The SoilWise repository aims at merging and seamlessly providing different types of content. To host this content and to be able to efficiently drive internal processes and to offer performant end user functionality, different storage options are implemented.

  1. A relational database management system for the storage of the core metadata of both data and knowledge assets.
  2. A Triple Store to store the metadata of data and knowledge assets as a graph, linked to soil health and related knowledge as a linked data graph.
  3. Git for storage of user-enhanced metadata.

Functionality

PostgreSQL RDBMS: storage of raw and augmented metadata

Info

Current version: Postgres release 12.2;

Technology: Postgres

Access point: SQL

A "conventional" RDBMS is used to store the (augmented) metadata of data and knowledge assets. The harvester process uses it to store the raw results of the metadata harvesting of the different resources that are currently connected.
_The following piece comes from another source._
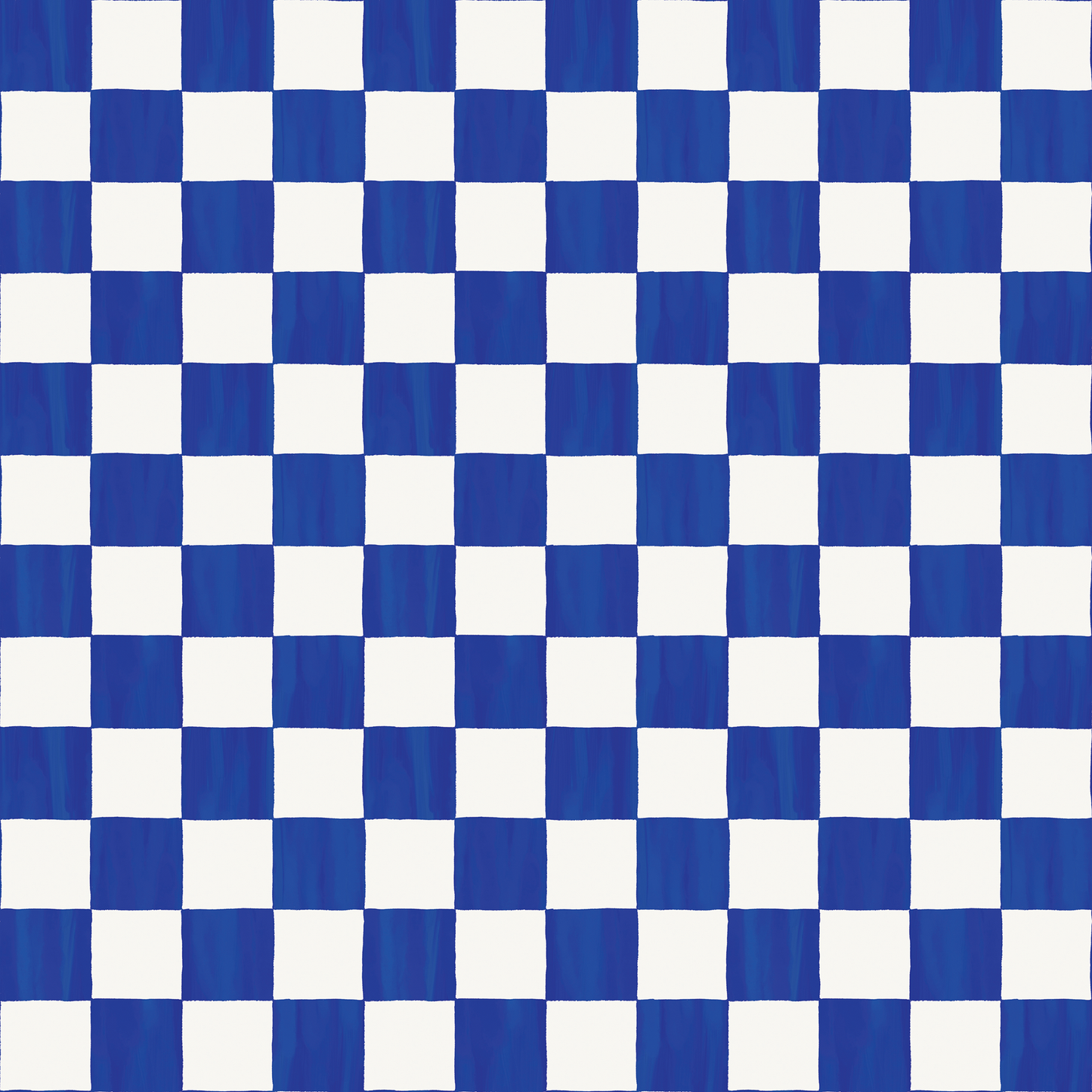 Checkers Contact Paper, blue & white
Various metadata augmentation jobs use it as input and write their input to this data store. The catalogue also queries the Postgress database.
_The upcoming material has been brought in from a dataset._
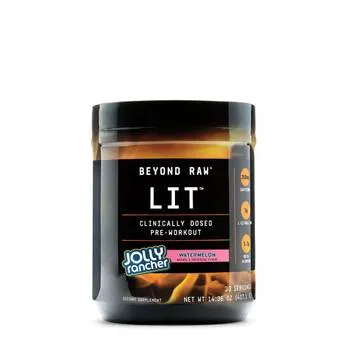 Lit cu aroma de jolly rancher pepene Beyond Raw, 407.1g, GNC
There are several reasons for choosing an RDBMS as the main source for metadata storage and metadata querying

  • An RDBMS provides good options to efficiently structure and index its contents, thus allowing performant access for both internal processes and end user interface querying.
  • An RDBMS easily allows implementing constraints and checks to keep data and relations consistent and valid.
  • Various extensions, e.g. search engines, are available to make querying, aggregations even more performant and fitted for end users.

Virtuoso Triple Store: storage of SWR knowledge graph

Info

Current version: Virtuoso release 07.20.3239

Technology: Virtuoso

Access point: Triple Store (SWR SPARQL endpoint) https://repository.soilwise-he.eu/sparql

A Triple Store is implemented as part of the SWR infrastructure to allow a more flexible linkage between the knowledge captured as metadata and various sources of internal and external knowledge sources, particularly taxonomies, vocabularies and ontologies that are implemented as RDF graphs. Results of the harvesting and metadata augmentation that are stored in the RDBMS are converted to RDF and stored in the Triple Store.
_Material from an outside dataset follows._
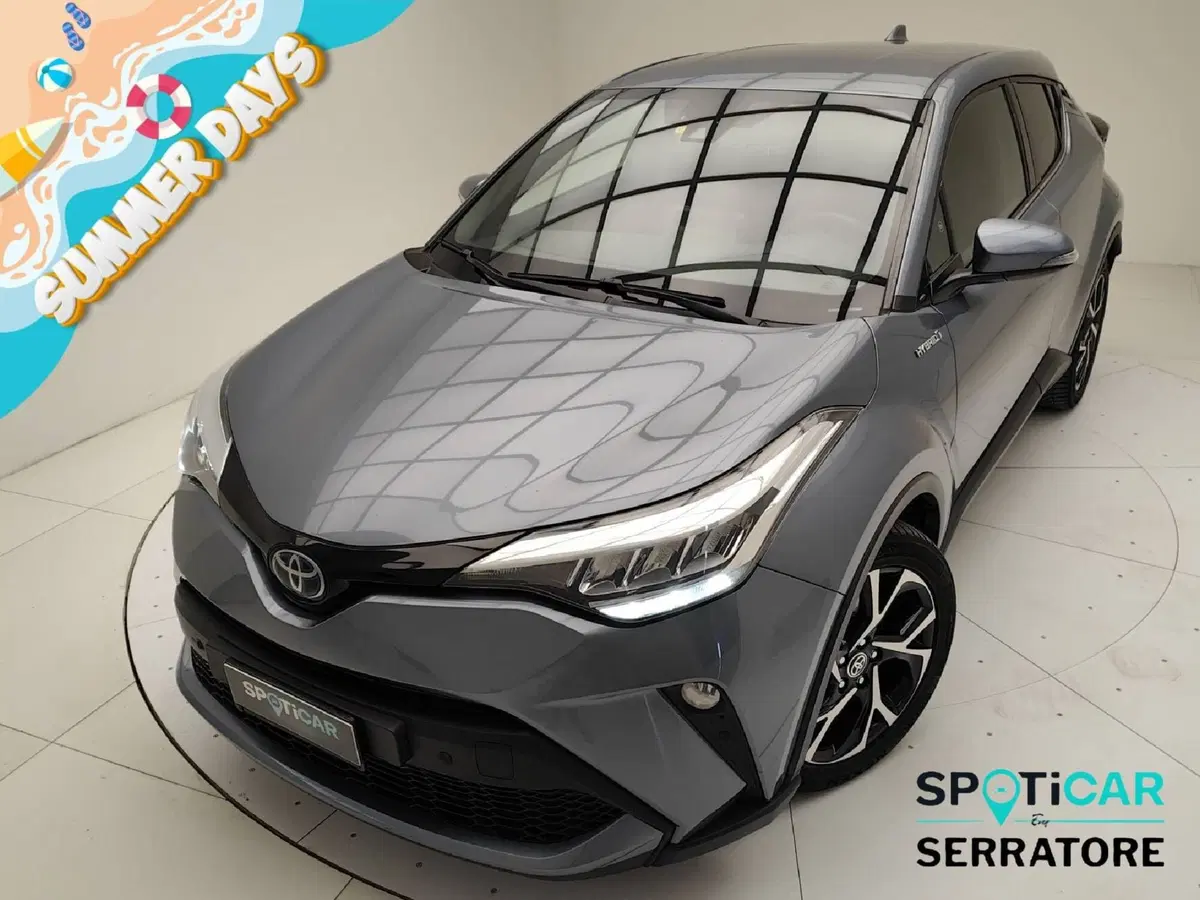 Toyota Toyota C-HR usata a Como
A Triple Store is selected as a parallel storage because it offers several capabilites

  • It allows the linking of different knowledge models, e.g. to connect the SWR metadata model with existing and new knowledge structures on soil health and related domains.
  • It allows reasoning over the relations in the stored graph, and thus allows connecting and smartly combining knowledge from those domains.
  • Through the SPARQL interface, it allows users and processes to use such reasoning and exploit previously unconnected sets of knowledge.

Git: storage of code and configuration

Info

Technology: Gitlab and GitHub

Access point: https://github.com/soilwise-he

Git is used to store versions of Soilwise code, documentation and configuration. It is also used for issue and release management and automated pipelines for deployment, augmentation, validation and harvesting external sources.